Occasionally, his companions would come and join him for a couple hundred yards of hiking. Then they'd bound off into the forest. Sometimes the parson got the idea they were just checking on him. But both, as if they'd heard the dinner bell, came bounding toward him as he sat down, opened his backpack and pulled out the sandwich that was his lunch.
Charlie Brown and Princess Penny sat cocking their heads from one side to another, about five feet from the parson as he enjoyed the sandwich. He watched them smiling. Both stayed in place until the parson began to back the wrappings from the sandwich into the back pack. At that point Princess Penny stepped forward and licked the parson on his cheek. The parson retrieved two plastic storage dishes from the back pack, opened the covers, and sat them in front of his fellow hikers. It didn't take either as long as the parson to finish lunch.

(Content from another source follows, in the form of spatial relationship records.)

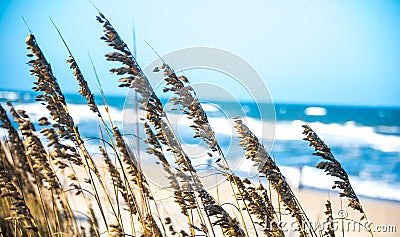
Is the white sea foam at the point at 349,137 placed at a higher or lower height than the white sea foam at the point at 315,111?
lower

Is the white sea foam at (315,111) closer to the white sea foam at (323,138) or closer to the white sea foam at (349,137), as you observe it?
the white sea foam at (323,138)

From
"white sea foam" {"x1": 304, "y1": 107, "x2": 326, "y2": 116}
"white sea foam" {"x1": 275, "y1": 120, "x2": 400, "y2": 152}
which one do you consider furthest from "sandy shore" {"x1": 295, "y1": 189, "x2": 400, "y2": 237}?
Answer: "white sea foam" {"x1": 304, "y1": 107, "x2": 326, "y2": 116}

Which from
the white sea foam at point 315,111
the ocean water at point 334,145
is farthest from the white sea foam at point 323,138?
the white sea foam at point 315,111

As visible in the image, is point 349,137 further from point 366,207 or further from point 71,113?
point 71,113

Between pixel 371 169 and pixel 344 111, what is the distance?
21.7 metres

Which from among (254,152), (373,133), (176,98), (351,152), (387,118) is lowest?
(254,152)

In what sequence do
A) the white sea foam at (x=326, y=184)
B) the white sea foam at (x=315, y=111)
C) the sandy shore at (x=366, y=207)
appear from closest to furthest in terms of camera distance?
the sandy shore at (x=366, y=207) < the white sea foam at (x=326, y=184) < the white sea foam at (x=315, y=111)

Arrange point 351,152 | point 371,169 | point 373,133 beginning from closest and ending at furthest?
point 371,169, point 351,152, point 373,133

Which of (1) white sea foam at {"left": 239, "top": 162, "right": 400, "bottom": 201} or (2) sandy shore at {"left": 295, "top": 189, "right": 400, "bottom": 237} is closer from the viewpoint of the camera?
(2) sandy shore at {"left": 295, "top": 189, "right": 400, "bottom": 237}

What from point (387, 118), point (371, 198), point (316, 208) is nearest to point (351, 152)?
point (371, 198)

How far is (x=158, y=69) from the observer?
169cm

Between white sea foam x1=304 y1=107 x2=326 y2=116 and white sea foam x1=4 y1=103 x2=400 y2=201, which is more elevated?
white sea foam x1=304 y1=107 x2=326 y2=116

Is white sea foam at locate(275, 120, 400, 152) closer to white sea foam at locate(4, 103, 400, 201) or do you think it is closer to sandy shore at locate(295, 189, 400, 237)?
white sea foam at locate(4, 103, 400, 201)

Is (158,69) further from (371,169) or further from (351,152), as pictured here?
(351,152)
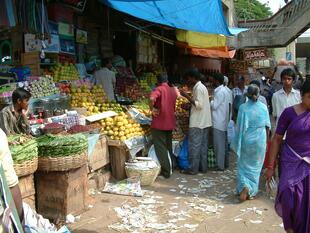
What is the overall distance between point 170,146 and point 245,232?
9.85 feet

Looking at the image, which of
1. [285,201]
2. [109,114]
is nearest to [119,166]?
[109,114]

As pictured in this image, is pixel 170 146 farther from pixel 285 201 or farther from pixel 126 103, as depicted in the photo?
pixel 285 201

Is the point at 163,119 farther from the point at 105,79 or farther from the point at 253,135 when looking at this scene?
the point at 105,79

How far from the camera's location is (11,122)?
5289mm

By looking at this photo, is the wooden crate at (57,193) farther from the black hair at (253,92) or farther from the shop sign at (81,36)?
the shop sign at (81,36)

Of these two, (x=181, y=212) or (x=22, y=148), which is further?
(x=181, y=212)

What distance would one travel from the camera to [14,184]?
251 centimetres

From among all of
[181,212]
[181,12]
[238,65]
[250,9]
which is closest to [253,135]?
[181,212]

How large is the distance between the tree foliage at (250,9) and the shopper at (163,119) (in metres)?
27.7

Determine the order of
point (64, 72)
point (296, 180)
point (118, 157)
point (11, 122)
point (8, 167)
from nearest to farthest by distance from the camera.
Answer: point (8, 167)
point (296, 180)
point (11, 122)
point (118, 157)
point (64, 72)

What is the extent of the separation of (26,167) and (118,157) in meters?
2.59

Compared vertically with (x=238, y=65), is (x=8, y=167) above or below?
below

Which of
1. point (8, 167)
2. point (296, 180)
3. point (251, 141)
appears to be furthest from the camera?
point (251, 141)

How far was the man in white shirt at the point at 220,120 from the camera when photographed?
791cm
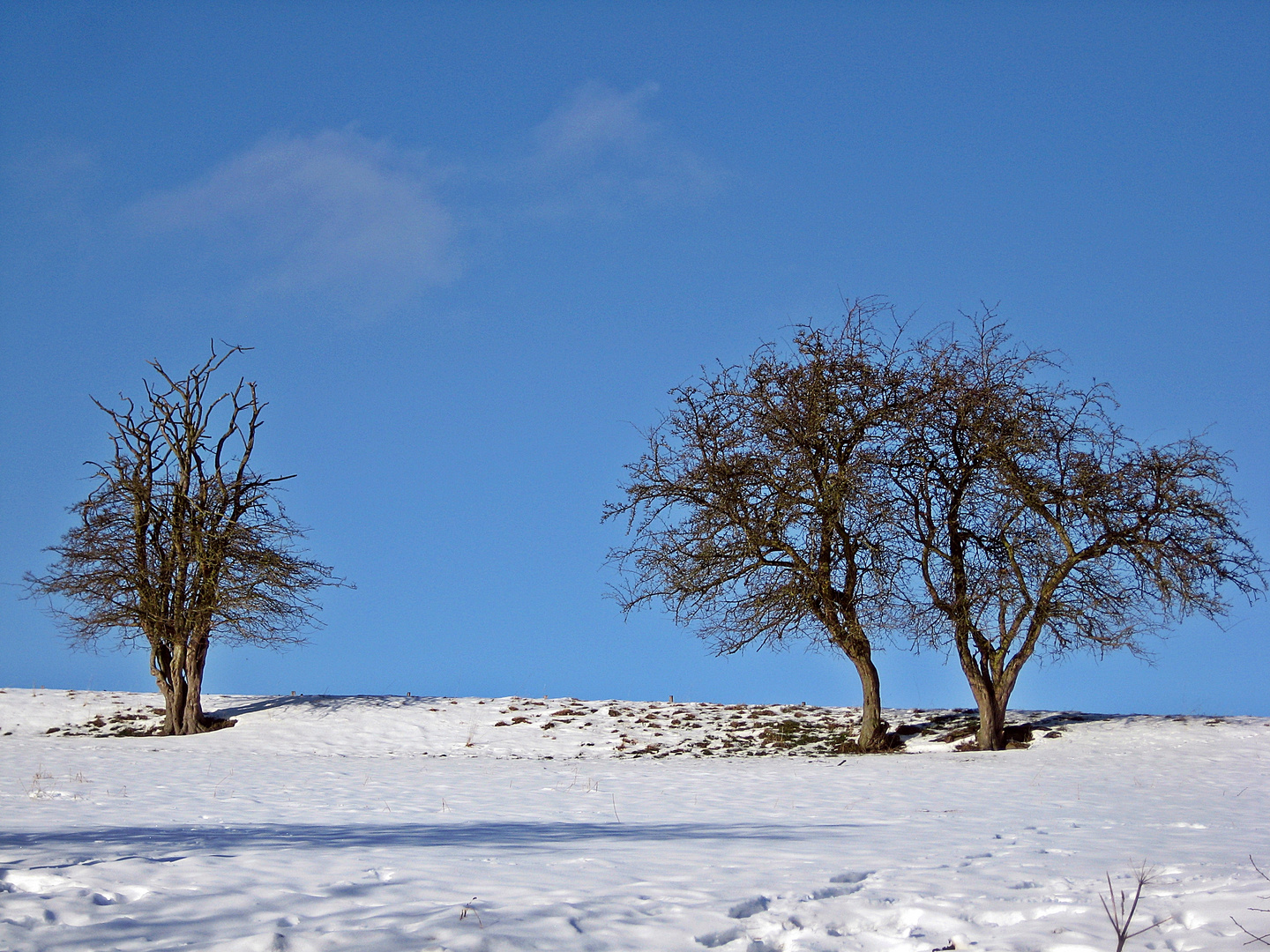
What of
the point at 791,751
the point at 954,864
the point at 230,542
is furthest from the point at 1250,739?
the point at 230,542

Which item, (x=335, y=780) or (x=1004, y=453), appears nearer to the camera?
(x=335, y=780)

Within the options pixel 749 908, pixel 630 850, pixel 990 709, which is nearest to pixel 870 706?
pixel 990 709

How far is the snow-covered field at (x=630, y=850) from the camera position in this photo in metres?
5.48

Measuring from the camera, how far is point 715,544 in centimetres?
2112

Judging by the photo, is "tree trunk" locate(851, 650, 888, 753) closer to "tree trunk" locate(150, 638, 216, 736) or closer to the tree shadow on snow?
the tree shadow on snow

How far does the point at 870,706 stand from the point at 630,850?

The parson leaned back on his elbows and looked up toward the rim of the canyon. It was a long way up. About a thousand feet, a thousand steep feet. And that was where he'd parked the car. The parson took a deep breath to prepare for getting up and heading back up the canyon. He paused. What was the rush?
The parson reached into his pocket, retrieved the smartphone, set the timer for forty-five minutes, eased himself over about twelve feet into a patch of sunlight, placed the phone on his chest, and settled back as he closed his eyes. Both dogs settled down beside him, Charlie Brown with a grunt; Princess Penny with a lick.
The phone's insistent call woke the parson. He started to rouse himself up. He paused. Twenty feet above him and just a bit to the left a red shouldered hawk sat perched on a branch intently watching the trio. The parson didn't move. The dogs continued to sleep, both snoring.
The parson watched the hawk. The hawk watched the parson. The parson after five minutes or so eased himself into a sitting position. The hawk watched. Another couple of minutes and the parson stood. The hawk watched. Both the dogs got up. The hawk watched. The parson maneuvered the back pack onto his back. The hawk watched.
“We have to go now,” said the parson. The hawk watched as the parson and his two companions retraced their steps.
After crossing the stream again, this time with the dogs free of the leash, the parson knelt down. “Come,” he said. Both did. He attached their leash and the two began the ascent to the canyon's rim.
At the top of the canyon, the parson paused at a water fountain. He took two plastic bowls from the back pack, filled them with water and watched each dog lap up the liquid. The parson drank deeply from his water bottle. Then they walked to the car. The parson again released them from their leash. Both bounded into the car without any command.
The parson pulled his back pack off, opened the trunk and placed his back pack, along with his jacket, inside. He closed the trunk and started to get into the car. It was then he looked up a the tree directly in front of the car. The red shouldered hawk was perched there watching.
“We have to go now,” the parson said. He placed himself behind the steering wheel, cranked the car, released the parking brake, put the car into drive. It was then the hawk flew away, his stripped black and white tail and lower wings spread in full display.
It was a good day.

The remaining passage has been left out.